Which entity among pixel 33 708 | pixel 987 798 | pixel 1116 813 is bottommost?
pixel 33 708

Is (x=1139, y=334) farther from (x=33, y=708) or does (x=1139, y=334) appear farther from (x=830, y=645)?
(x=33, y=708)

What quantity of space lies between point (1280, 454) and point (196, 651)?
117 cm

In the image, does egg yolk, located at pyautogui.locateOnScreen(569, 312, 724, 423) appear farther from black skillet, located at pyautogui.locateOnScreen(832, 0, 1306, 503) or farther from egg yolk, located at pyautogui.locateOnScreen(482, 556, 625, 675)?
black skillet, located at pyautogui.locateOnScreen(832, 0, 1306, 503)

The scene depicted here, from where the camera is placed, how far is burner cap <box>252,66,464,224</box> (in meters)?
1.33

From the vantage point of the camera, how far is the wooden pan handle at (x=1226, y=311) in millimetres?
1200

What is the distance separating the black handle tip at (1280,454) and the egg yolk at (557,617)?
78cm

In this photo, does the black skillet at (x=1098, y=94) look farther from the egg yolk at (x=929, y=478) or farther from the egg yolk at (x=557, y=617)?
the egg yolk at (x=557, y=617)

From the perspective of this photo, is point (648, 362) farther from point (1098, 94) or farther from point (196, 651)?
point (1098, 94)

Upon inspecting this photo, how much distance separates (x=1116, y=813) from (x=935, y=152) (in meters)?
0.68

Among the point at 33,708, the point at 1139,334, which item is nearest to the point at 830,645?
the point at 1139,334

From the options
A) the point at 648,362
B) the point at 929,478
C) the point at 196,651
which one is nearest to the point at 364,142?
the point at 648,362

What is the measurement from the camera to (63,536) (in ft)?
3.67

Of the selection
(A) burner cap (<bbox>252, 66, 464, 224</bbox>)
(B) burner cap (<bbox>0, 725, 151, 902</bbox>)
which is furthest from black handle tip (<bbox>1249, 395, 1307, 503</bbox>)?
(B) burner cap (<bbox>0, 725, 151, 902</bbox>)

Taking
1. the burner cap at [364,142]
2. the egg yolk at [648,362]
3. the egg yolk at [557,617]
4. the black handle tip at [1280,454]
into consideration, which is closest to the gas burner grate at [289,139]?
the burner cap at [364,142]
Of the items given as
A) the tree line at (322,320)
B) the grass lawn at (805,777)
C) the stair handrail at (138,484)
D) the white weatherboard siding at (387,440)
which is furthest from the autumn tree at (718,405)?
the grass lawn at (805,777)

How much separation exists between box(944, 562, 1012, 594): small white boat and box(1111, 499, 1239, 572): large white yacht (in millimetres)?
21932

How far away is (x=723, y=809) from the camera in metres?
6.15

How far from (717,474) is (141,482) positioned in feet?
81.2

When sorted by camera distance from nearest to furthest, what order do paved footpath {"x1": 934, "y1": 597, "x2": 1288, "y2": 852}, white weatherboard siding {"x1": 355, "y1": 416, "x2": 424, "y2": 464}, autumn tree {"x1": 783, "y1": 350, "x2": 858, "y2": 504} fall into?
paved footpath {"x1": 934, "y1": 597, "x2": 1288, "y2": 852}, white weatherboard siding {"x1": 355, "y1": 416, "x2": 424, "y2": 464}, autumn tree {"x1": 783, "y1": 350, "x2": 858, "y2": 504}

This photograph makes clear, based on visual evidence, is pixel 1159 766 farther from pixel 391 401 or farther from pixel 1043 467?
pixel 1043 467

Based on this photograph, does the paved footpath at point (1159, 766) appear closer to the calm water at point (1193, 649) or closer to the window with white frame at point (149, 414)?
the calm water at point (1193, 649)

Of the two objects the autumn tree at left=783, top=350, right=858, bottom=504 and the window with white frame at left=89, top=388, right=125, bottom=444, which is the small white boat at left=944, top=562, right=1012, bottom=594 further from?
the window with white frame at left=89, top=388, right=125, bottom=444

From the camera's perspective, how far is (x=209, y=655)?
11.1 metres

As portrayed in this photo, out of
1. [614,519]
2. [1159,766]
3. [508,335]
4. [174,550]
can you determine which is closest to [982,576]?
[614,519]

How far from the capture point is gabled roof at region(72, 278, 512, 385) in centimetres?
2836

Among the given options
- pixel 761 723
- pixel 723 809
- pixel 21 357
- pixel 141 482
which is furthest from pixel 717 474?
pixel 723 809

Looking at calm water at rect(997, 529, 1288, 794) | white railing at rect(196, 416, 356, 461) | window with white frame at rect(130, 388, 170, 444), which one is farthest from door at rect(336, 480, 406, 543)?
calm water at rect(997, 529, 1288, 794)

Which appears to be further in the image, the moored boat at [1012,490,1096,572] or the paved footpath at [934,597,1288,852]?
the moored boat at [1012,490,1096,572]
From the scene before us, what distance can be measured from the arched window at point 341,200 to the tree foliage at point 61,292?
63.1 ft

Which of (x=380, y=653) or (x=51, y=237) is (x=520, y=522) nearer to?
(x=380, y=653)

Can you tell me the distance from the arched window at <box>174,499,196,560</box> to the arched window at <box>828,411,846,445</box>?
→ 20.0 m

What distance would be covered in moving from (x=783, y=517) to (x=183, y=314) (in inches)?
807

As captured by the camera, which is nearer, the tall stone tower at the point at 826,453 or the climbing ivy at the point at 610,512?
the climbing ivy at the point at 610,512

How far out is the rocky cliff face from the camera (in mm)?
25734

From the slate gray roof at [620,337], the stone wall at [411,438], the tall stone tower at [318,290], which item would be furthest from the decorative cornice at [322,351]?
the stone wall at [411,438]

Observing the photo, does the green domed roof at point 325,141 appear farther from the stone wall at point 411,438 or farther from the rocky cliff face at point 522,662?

□ □ □ □ □

Pull out every line in the rows above that contains the word "further".

__Right answer__.
Of the two objects the autumn tree at left=783, top=350, right=858, bottom=504 and the window with white frame at left=89, top=388, right=125, bottom=444, which is the small white boat at left=944, top=562, right=1012, bottom=594 further from?
Which appears to be further in the image, the moored boat at [1012,490,1096,572] or the paved footpath at [934,597,1288,852]?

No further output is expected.